Con esto no justifico, de ninguna manera, la abyecta violencia de la pederastia clerical; sino, simplemente, señalar que se trata de una contradicción estructural de la institución. Por lo tanto, pensar que la solución al problema se limita a “tratar” o “expulsar” a los individuos que cometen este crimen es una simplificación absoluta. En última instancia, la solución se halla en subordinar estas instituciones arcaicas e irracionales a los principios universales e ilustrados.

El siguiente problema es que, a pesar de la abrumadora evidencia, histórica y contemporánea, una parte considerable de los seguidores de la iglesia católica está dispuesta a defender a la institución, incluso a costa de la dignidad de las víctimas. En una religión institucionalizada y de larga data como la católica, con una historia larguísima de vigilancia, castigo e imposición de su fe, también se tejen solidaridades mecánicas con un alto contenido simbólico. Este vínculo social, de configuración premoderna, erige un sentido de comunidad y pertenencia del que es extremadamente difícil desprenderse.

En distintas comunidades de larga duración y con estructuras estamentales arraigadas, los miembros, aquellas personas que comparten este sentido de pertenencia y este vínculo social, perciben que una situación de peligro para la institución lo es también para ellos. El hecho que para muchas personas la institución que representa a su comunidad religiosa, en este caso la iglesia católica, es una referencia simbólica fundamental. En este marco, las familias devotas católicas son las que menos sospechan de la institución y las que más intimidadas se sienten de cuestionarla.

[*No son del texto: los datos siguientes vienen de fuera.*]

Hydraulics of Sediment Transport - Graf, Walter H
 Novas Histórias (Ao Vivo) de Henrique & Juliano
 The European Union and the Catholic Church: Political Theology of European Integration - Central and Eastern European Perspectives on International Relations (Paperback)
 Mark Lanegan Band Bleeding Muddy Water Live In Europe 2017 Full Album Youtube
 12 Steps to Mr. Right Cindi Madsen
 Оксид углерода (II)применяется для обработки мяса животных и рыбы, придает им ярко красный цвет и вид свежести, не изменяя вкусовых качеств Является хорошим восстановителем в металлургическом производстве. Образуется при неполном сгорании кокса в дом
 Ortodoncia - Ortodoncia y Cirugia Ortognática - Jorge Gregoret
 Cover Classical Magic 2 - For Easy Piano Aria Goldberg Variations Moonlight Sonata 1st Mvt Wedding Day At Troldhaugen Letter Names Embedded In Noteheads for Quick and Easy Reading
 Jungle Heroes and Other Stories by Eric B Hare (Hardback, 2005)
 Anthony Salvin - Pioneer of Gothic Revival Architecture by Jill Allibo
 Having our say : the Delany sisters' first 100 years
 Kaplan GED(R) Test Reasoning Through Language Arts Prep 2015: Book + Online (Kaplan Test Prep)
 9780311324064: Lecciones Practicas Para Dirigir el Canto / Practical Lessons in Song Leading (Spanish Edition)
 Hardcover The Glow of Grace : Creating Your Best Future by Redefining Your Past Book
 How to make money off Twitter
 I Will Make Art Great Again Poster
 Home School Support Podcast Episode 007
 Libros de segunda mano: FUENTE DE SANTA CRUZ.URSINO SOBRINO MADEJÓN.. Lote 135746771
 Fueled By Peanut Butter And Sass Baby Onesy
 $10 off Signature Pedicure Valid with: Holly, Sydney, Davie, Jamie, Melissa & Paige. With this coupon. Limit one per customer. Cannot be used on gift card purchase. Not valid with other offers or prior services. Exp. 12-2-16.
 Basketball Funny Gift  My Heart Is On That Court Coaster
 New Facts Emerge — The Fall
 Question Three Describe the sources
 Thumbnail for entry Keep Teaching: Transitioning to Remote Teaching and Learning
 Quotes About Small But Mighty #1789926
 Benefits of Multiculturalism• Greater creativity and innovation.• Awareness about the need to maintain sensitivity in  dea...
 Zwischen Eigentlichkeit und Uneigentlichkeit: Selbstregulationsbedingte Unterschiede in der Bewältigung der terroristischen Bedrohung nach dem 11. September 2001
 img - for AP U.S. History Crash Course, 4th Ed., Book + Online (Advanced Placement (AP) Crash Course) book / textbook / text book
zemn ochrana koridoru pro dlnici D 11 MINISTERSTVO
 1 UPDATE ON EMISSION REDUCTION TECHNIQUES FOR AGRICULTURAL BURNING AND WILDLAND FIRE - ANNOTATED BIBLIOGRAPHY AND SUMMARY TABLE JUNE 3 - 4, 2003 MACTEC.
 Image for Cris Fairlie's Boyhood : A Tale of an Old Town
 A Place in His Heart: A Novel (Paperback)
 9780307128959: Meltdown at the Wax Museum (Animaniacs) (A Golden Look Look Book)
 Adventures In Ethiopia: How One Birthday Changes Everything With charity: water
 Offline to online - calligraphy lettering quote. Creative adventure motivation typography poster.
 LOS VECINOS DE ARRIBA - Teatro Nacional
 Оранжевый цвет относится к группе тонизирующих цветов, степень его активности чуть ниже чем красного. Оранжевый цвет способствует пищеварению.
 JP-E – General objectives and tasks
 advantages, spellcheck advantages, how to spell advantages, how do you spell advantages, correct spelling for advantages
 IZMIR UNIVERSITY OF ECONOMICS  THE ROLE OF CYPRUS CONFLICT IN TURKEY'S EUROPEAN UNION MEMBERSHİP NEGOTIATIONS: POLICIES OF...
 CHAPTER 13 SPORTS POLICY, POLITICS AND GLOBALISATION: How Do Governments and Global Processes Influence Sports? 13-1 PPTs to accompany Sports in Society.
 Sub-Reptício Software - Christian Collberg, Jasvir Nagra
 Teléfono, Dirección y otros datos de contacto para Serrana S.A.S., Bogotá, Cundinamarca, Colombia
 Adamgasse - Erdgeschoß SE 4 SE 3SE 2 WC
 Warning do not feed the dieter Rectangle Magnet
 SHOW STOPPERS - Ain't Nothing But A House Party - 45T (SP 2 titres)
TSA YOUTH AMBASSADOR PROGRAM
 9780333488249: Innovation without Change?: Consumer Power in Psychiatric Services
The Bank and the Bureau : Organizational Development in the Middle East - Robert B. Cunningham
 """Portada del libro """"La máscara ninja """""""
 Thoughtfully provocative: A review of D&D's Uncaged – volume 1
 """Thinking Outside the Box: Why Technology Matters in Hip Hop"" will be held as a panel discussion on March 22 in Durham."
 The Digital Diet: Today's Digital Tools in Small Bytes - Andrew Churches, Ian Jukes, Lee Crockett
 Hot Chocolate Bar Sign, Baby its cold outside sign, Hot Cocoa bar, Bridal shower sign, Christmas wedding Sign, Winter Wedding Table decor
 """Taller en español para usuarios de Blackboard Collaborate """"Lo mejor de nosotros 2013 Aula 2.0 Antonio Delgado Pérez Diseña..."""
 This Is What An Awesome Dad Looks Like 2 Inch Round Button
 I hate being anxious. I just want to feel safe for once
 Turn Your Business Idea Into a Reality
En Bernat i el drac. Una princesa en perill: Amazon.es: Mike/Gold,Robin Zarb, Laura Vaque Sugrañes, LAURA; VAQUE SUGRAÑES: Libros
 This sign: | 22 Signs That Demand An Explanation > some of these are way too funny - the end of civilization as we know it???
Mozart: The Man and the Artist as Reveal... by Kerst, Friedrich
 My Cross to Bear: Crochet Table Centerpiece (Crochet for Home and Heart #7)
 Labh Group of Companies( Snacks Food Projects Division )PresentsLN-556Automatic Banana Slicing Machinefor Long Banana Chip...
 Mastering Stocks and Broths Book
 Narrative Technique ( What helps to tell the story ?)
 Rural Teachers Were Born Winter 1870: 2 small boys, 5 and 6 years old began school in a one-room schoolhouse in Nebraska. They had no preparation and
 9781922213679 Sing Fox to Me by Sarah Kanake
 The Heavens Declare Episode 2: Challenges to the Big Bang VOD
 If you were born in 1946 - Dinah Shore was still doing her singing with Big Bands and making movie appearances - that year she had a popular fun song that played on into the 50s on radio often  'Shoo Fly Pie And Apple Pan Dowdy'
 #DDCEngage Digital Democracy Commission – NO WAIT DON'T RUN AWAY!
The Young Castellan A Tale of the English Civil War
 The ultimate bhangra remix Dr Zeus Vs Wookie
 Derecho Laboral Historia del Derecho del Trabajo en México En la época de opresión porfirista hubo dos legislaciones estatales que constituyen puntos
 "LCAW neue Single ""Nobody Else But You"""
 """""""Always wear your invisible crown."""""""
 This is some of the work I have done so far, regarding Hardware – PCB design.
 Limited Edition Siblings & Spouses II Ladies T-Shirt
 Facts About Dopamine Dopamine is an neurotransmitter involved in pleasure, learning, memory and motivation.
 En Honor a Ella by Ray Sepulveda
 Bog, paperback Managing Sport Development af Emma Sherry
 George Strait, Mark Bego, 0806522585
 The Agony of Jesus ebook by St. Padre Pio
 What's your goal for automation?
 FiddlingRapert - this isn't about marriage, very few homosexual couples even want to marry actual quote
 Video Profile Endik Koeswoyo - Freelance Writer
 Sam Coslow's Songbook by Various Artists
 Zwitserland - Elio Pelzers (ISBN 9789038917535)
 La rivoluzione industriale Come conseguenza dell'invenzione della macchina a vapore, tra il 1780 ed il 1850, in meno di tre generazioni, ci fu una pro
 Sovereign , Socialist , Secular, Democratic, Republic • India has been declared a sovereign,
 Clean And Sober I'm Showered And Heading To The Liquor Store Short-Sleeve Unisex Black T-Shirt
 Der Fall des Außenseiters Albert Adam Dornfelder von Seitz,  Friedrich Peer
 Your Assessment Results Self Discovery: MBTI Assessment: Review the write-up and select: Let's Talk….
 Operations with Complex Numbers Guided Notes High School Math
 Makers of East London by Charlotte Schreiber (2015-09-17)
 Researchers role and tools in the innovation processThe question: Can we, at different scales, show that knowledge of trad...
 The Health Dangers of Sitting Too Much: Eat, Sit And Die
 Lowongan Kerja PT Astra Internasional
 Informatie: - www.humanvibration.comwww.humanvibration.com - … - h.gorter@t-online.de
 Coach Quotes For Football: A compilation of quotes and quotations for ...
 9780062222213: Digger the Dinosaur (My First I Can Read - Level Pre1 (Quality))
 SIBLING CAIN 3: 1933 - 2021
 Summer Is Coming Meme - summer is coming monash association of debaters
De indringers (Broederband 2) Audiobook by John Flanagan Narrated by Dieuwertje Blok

En suma, para abordar debidamente el problema de la pederastia clerical, no basta con sancionar a los individuos, sino que hay que entender la dimensión institucional de este hecho. Es más, también es necesario señalar que se trata de un hecho político o, en otras palabras, que existe una ‘política de la pederastia clerical’, que está vinculada a la estructura institucional, la autoridad tradicional-irracional y las relaciones de poder, no sólo simbólicas, sino también políticas y económicas que promueve esta institución.